Lovable AI Coding Platform Faces Data Exposure Backlash After Permission Flaw Reveals User Projects and Chats

A growing dispute over data exposure at Swedish AI coding startup Lovable is raising fresh questions about how quickly emerging developer tools are scaling without fully locking down security controls.

The controversy began when an X user alleged that projects created on the platform prior to late 2025 were broadly accessible. According to the post, the individual was able to view other users’ application code, chat interactions with AI systems, and associated customer data using only a standard account. The claim also suggested that accounts tied to employees at major firms such as Nvidia, Microsoft, Uber, and Spotify were potentially impacted.

Lovable quickly pushed back, stating that the visibility of project code in some cases was an intentional product feature rather than a breach. The company said public project access was designed to help users discover what others were building on the platform. However, that explanation did little to calm concerns across the developer and security communities, particularly as users questioned whether sensitive data had been unintentionally exposed.

In a follow-up statement, the company clarified that it had already shifted its defaults in December, making projects private unless users explicitly chose otherwise. It also acknowledged a separate issue tied to backend permission changes earlier this year.

“Unfortunately, in February, while unifying permissions in our backend, we accidentally re-enabled access to chats on public projects,” Lovable said. “Upon learning this, we immediately reverted the change to make all public projects’ chats private again. We appreciate the researchers who uncovered this.”

That admission reframed the incident from a purely design decision to a combination of product choices and implementation errors.

Security experts say the distinction between a breach and a design flaw may be less important than the outcome. Tom Van de Wiele, founder of Hacker Minded, described the situation as a predictable failure in modern application security.

“This is another unfortunate example of lacking secure defaults and a failure to threat model for the automated and AI age,” he said. He added that relying on users to correctly interpret what is public versus private “always falls flat eventually.”

The incident highlights a broader tension shaping the AI coding boom. Tools designed to accelerate development often prioritize ease of use and rapid onboarding. That can come at the cost of clarity around data exposure and permission boundaries.

Van de Wiele noted that companies building these platforms face constant pressure to reduce friction for users while defending against scraping and abuse. But he emphasized that trade-offs cannot come at the expense of user safety, especially when enterprise data may be involved.

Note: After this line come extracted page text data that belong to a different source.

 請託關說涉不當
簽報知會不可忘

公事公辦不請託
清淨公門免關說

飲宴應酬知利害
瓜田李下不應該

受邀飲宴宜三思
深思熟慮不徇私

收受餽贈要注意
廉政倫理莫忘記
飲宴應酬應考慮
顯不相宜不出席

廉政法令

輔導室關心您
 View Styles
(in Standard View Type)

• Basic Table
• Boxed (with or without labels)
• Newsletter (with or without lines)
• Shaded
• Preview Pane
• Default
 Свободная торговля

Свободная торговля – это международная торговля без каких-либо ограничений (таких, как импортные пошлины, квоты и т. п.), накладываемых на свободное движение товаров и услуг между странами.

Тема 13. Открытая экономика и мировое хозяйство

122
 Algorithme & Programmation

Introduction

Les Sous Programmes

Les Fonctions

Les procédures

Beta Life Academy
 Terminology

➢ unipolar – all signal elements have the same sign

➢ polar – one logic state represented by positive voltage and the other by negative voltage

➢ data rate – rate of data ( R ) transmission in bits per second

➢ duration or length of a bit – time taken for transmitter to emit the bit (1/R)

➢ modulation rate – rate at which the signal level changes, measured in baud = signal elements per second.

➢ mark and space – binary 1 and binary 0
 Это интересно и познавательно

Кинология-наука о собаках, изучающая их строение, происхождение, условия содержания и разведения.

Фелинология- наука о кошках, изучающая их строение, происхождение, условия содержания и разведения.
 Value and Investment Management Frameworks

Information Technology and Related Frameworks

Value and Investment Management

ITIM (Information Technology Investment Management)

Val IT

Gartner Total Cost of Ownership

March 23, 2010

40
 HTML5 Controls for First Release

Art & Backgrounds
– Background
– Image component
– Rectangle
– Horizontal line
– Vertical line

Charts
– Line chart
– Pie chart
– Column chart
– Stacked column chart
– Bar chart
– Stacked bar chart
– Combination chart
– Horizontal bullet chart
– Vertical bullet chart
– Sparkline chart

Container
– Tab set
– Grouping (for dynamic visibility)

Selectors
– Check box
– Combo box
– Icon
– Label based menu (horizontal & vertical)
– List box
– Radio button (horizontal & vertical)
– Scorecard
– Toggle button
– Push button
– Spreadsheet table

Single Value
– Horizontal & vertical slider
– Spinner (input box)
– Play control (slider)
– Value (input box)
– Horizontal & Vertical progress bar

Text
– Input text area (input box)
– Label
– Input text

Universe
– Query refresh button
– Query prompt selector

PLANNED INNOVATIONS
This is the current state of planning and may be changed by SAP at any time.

Moore warned that so-called “vibe coding” environments, where developers rely heavily on AI assistance, can amplify these risks if safeguards are not clearly enforced.

“If users can accidentally expose sensitive data through AI coding defaults, attackers don't need to hack anything at all,” he said.

The Lovable situation arrives amid a string of recent security incidents across the AI ecosystem. Anthropic recently disclosed an accidental leak involving internal files and source code, while Vercel reported unauthorized access to parts of its infrastructure tied to a third-party compromise involving Context.ai.

Vercel said it is continuing its investigation and has brought in external incident response experts, noting that law enforcement has been notified.

Industry leaders say these events point to a structural issue rather than isolated mistakes. As AI development platforms compress the time required to build and deploy applications, they also expand the attack surface at an equally rapid pace.

Ryan McCurdy, VP of Marketing at Liquibase, said the real risk extends beyond code quality.

“This incident is a reminder that the risk in AI-generated development is not just bad code. It is bad control design,” he said. “When application creation speeds up, permissions, secrets exposure, and database access paths can become part of the attack surface just as quickly.”

Vishal Agarwal, CTO of Averlon, pointed to the added danger of exposing AI chat histories alongside source code.

“It’s one thing to have access to the sauce. It’s another to have access to its recipe,” he said. “With inadvertent leakage of chat history, attackers gain access to reconnaissance information that can be leveraged to target the organization more precisely.”

For now, Lovable maintains that the issue has been addressed. But the episode underscores a growing reality in the AI era. In platforms where sharing, collaboration, and automation are core features, the line between intended visibility and unintended exposure is becoming harder to manage.

As enterprises increasingly adopt AI-assisted development tools, the burden is shifting toward vendors to ensure that secure defaults, clear permissions, and transparent communication are not optional features but foundational requirements.